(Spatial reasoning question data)
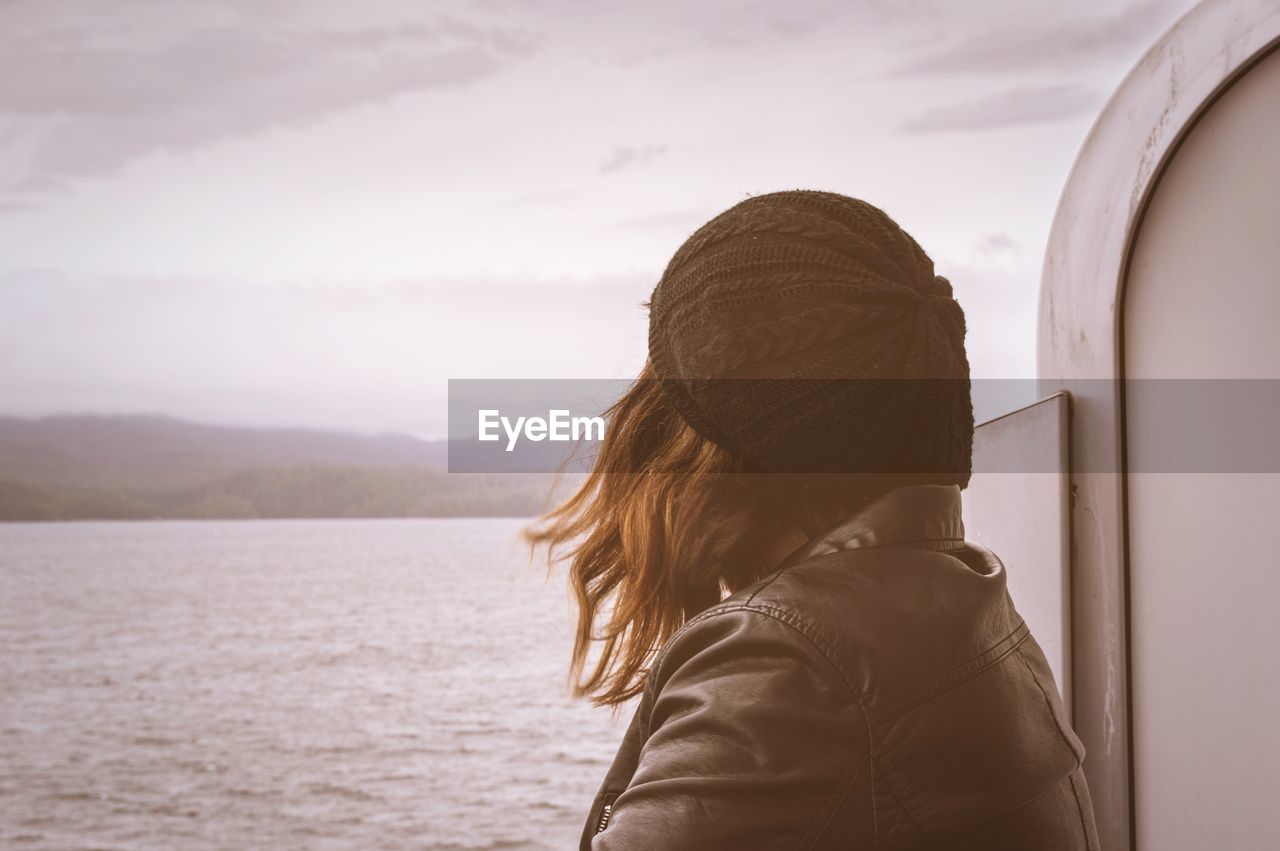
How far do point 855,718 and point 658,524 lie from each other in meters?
0.43

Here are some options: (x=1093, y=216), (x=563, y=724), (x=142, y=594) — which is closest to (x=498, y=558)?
(x=142, y=594)

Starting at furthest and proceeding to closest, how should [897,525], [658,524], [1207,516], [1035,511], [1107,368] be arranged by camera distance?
[1035,511] < [1107,368] < [1207,516] < [658,524] < [897,525]

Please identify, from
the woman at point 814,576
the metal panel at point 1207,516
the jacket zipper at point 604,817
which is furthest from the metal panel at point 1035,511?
the jacket zipper at point 604,817

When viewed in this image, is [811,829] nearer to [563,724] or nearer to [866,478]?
[866,478]

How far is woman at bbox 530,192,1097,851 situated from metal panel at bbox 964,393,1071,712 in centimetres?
135

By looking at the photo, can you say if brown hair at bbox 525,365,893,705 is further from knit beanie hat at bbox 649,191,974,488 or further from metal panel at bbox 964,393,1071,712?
metal panel at bbox 964,393,1071,712

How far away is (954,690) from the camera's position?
1.09 m

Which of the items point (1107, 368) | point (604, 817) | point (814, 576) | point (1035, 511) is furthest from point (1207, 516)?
point (604, 817)

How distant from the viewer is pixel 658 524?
54.7 inches

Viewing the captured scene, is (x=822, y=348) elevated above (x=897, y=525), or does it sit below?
above

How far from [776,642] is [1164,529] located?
5.18 feet

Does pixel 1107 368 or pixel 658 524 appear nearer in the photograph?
pixel 658 524

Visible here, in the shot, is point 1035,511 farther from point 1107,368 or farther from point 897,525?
point 897,525

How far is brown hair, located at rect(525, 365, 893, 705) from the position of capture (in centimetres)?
131
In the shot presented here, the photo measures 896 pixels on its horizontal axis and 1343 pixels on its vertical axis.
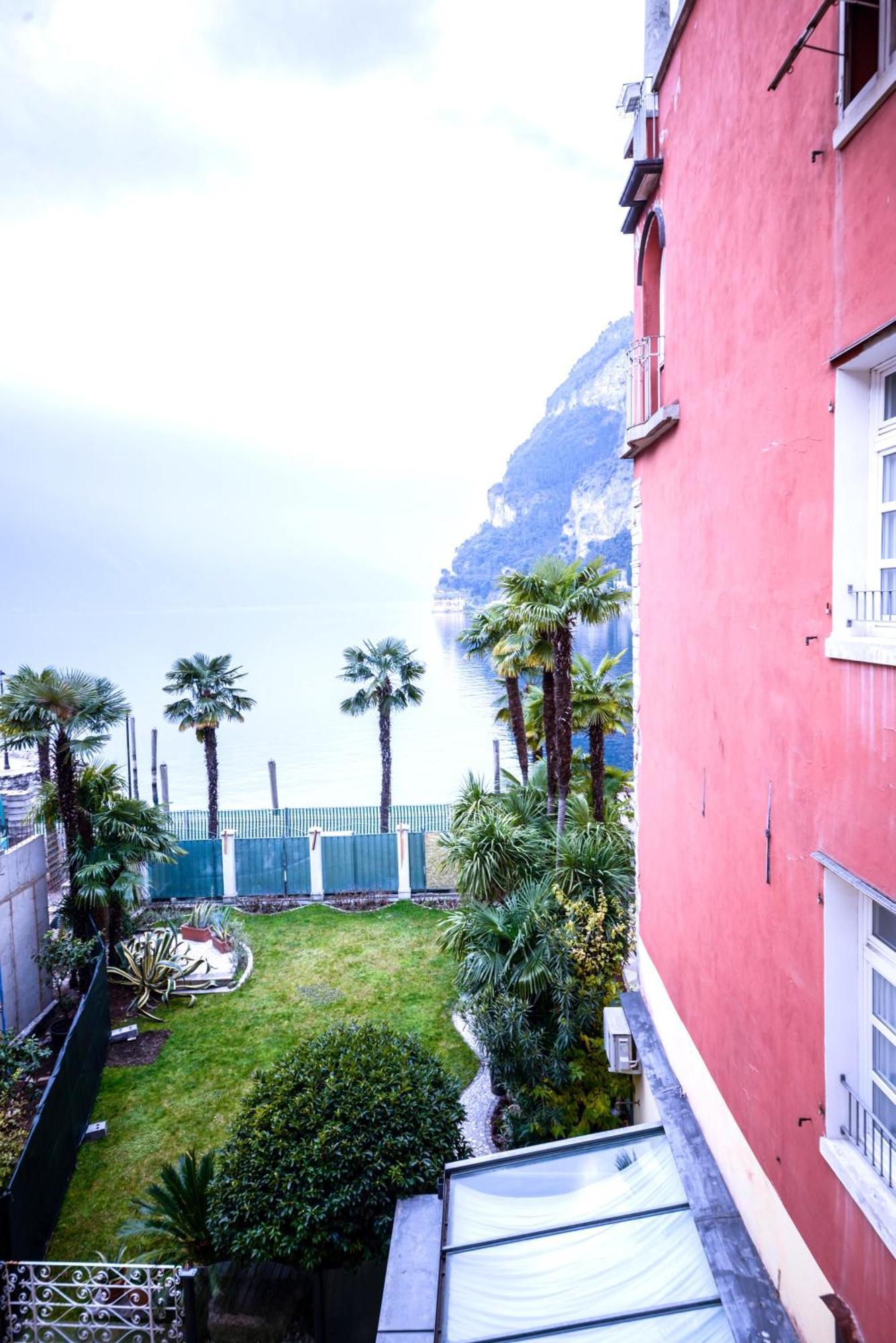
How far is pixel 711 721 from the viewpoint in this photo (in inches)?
219

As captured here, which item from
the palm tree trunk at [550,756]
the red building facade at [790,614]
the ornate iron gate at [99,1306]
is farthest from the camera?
the palm tree trunk at [550,756]

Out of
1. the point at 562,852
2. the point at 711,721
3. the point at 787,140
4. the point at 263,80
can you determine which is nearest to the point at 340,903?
the point at 562,852

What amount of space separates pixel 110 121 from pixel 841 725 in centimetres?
7079

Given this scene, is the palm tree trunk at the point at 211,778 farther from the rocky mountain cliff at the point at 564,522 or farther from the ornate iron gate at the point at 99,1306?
the rocky mountain cliff at the point at 564,522

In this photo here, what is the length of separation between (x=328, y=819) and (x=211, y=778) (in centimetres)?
388

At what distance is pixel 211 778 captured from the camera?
23.3m

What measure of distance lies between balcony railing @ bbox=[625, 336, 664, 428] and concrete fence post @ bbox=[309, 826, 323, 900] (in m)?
14.7

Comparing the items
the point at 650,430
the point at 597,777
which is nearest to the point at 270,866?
the point at 597,777

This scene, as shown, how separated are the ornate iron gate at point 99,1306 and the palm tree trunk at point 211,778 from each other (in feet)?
48.4

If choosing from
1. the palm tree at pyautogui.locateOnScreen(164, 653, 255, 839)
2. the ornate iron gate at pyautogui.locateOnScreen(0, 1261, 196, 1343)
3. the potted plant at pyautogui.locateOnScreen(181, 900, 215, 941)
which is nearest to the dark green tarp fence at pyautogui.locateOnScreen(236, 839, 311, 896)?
the potted plant at pyautogui.locateOnScreen(181, 900, 215, 941)

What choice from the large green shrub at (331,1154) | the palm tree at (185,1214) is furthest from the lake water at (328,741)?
the large green shrub at (331,1154)

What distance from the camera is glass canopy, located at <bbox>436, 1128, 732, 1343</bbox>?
5.03 m

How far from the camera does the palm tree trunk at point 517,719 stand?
20.4 meters

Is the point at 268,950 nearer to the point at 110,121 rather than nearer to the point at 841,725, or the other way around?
the point at 841,725
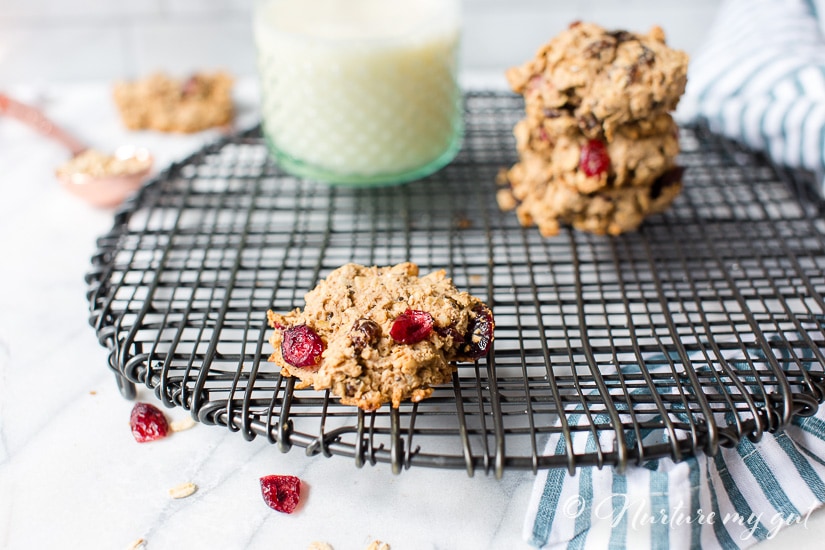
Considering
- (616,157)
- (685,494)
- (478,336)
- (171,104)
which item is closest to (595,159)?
(616,157)

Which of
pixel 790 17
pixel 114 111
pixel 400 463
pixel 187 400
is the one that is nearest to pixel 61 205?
pixel 114 111

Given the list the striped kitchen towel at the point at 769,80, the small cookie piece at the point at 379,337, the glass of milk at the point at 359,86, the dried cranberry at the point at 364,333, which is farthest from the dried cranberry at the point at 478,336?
the striped kitchen towel at the point at 769,80

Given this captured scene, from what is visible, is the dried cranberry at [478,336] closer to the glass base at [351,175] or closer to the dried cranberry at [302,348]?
the dried cranberry at [302,348]

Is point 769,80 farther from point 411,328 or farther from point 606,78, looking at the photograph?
point 411,328

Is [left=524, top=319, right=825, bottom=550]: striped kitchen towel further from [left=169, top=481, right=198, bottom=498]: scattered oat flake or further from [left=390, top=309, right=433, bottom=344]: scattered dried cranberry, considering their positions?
[left=169, top=481, right=198, bottom=498]: scattered oat flake

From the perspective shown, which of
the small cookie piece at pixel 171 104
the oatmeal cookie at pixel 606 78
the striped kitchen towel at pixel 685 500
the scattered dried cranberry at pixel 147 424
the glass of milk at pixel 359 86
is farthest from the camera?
the small cookie piece at pixel 171 104

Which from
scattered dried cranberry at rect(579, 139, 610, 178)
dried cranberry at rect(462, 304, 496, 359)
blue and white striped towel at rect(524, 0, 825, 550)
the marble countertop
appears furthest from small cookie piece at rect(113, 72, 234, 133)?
blue and white striped towel at rect(524, 0, 825, 550)

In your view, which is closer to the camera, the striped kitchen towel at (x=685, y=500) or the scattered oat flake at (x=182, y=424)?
the striped kitchen towel at (x=685, y=500)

== Given task ==
Swap "knit beanie hat" for "wool beanie hat" throughout the lines above and write them out again with everything else unchanged, leaving out the pictures.

== Task output ==
How far do point 855,718 and point 658,524 lie from each other in meters?
0.43

Here are some options: (x=1093, y=216), (x=563, y=724), (x=142, y=594) — which is closest to (x=498, y=558)?
(x=142, y=594)

Starting at furthest and proceeding to closest, how should [897,525], [658,524], [1207,516], [1035,511], [1107,368] be arranged by camera distance?
[1035,511] < [1107,368] < [1207,516] < [658,524] < [897,525]

Please identify, from
the woman at point 814,576
the metal panel at point 1207,516
the jacket zipper at point 604,817
which is furthest from the metal panel at point 1035,511?
the jacket zipper at point 604,817

When viewed in this image, is [811,829] nearer to [563,724] or nearer to [866,478]?
[866,478]

How far is woman at bbox 530,192,1097,851 situated from metal panel at bbox 964,393,1071,712 in centimetres?
135

By looking at the photo, can you say if brown hair at bbox 525,365,893,705 is further from wool beanie hat at bbox 649,191,974,488 or further from metal panel at bbox 964,393,1071,712?
metal panel at bbox 964,393,1071,712

How far away is (954,690) from the camera's position?
1.09 m

Which of the items point (1107, 368) | point (604, 817) | point (814, 576) | point (1035, 511) is furthest from point (1207, 516)?
point (604, 817)

How distant from the viewer is pixel 658 524?
54.7 inches

Viewing the captured scene, is (x=822, y=348) elevated above (x=897, y=525), or does it sit below?
above

How far from [776,642] is [1164,529] located?
5.18 feet

Does pixel 1107 368 or pixel 658 524 appear nearer in the photograph?
pixel 658 524

Visible here, in the shot, is point 1035,511 farther from point 1107,368 or farther from point 897,525?
point 897,525

How far is brown hair, located at rect(525, 365, 893, 705) from the position of capture (in centimetres)?
131
In the shot presented here, the photo measures 896 pixels on its horizontal axis and 1343 pixels on its vertical axis.
How far is pixel 711 721 from the viewpoint in this photo (in inches)?
219

As captured here, which item from
the palm tree trunk at [550,756]
the red building facade at [790,614]
the ornate iron gate at [99,1306]
is farthest from the camera?
the palm tree trunk at [550,756]

Out of
1. the point at 562,852
2. the point at 711,721
3. the point at 787,140
4. the point at 263,80
can you determine which is nearest to the point at 340,903?
the point at 562,852

What amount of space separates pixel 110 121 from pixel 841 725 in centimetres?
7079

Given this scene, is the palm tree trunk at the point at 211,778 farther from the rocky mountain cliff at the point at 564,522 or farther from the ornate iron gate at the point at 99,1306?
the rocky mountain cliff at the point at 564,522

In this photo here, what is the length of separation between (x=328, y=819) and (x=211, y=778) (in centimetres)?
388

At what distance is pixel 211 778 captured from the camera?
23.3m

What measure of distance lies between balcony railing @ bbox=[625, 336, 664, 428] and concrete fence post @ bbox=[309, 826, 323, 900] (in m)?
14.7

Comparing the items
the point at 650,430
the point at 597,777
which is nearest to the point at 270,866?
the point at 597,777

This scene, as shown, how separated are the ornate iron gate at point 99,1306 and the palm tree trunk at point 211,778 from each other (in feet)?
48.4

If choosing from
1. the palm tree at pyautogui.locateOnScreen(164, 653, 255, 839)
2. the ornate iron gate at pyautogui.locateOnScreen(0, 1261, 196, 1343)
3. the potted plant at pyautogui.locateOnScreen(181, 900, 215, 941)
which is nearest to the dark green tarp fence at pyautogui.locateOnScreen(236, 839, 311, 896)?
the potted plant at pyautogui.locateOnScreen(181, 900, 215, 941)

What choice from the large green shrub at (331,1154) | the palm tree at (185,1214) is furthest from the lake water at (328,741)?
the large green shrub at (331,1154)

What distance from the camera is glass canopy, located at <bbox>436, 1128, 732, 1343</bbox>?
5.03 m

How far from the camera does the palm tree trunk at point 517,719 stand?
20.4 meters

Is the point at 268,950 nearer to the point at 110,121 rather than nearer to the point at 841,725, or the other way around?
the point at 841,725
Considering
- (616,157)
- (685,494)
- (478,336)
- (171,104)
which item is closest to (595,159)?
(616,157)

Which of
pixel 790 17
pixel 114 111
pixel 400 463
pixel 187 400
is the one that is nearest to pixel 61 205?
pixel 114 111

Given the list the striped kitchen towel at the point at 769,80, the small cookie piece at the point at 379,337, the glass of milk at the point at 359,86, the dried cranberry at the point at 364,333, which is farthest from the dried cranberry at the point at 478,336?
the striped kitchen towel at the point at 769,80

Given this captured scene, from what is visible, is the dried cranberry at [478,336] closer to the glass base at [351,175] or closer to the dried cranberry at [302,348]?
the dried cranberry at [302,348]

Is point 769,80 farther from point 411,328 or farther from point 606,78, looking at the photograph?
point 411,328

Is [left=524, top=319, right=825, bottom=550]: striped kitchen towel further from [left=169, top=481, right=198, bottom=498]: scattered oat flake or further from [left=390, top=309, right=433, bottom=344]: scattered dried cranberry, considering their positions?
[left=169, top=481, right=198, bottom=498]: scattered oat flake

From the perspective shown, which of
the small cookie piece at pixel 171 104
the oatmeal cookie at pixel 606 78
the striped kitchen towel at pixel 685 500
the scattered dried cranberry at pixel 147 424
the glass of milk at pixel 359 86
is farthest from the camera?
the small cookie piece at pixel 171 104

Which from
scattered dried cranberry at rect(579, 139, 610, 178)
dried cranberry at rect(462, 304, 496, 359)
blue and white striped towel at rect(524, 0, 825, 550)
the marble countertop
appears furthest from small cookie piece at rect(113, 72, 234, 133)?
blue and white striped towel at rect(524, 0, 825, 550)

In your view, which is closer to the camera, the striped kitchen towel at (x=685, y=500) or the scattered oat flake at (x=182, y=424)?
the striped kitchen towel at (x=685, y=500)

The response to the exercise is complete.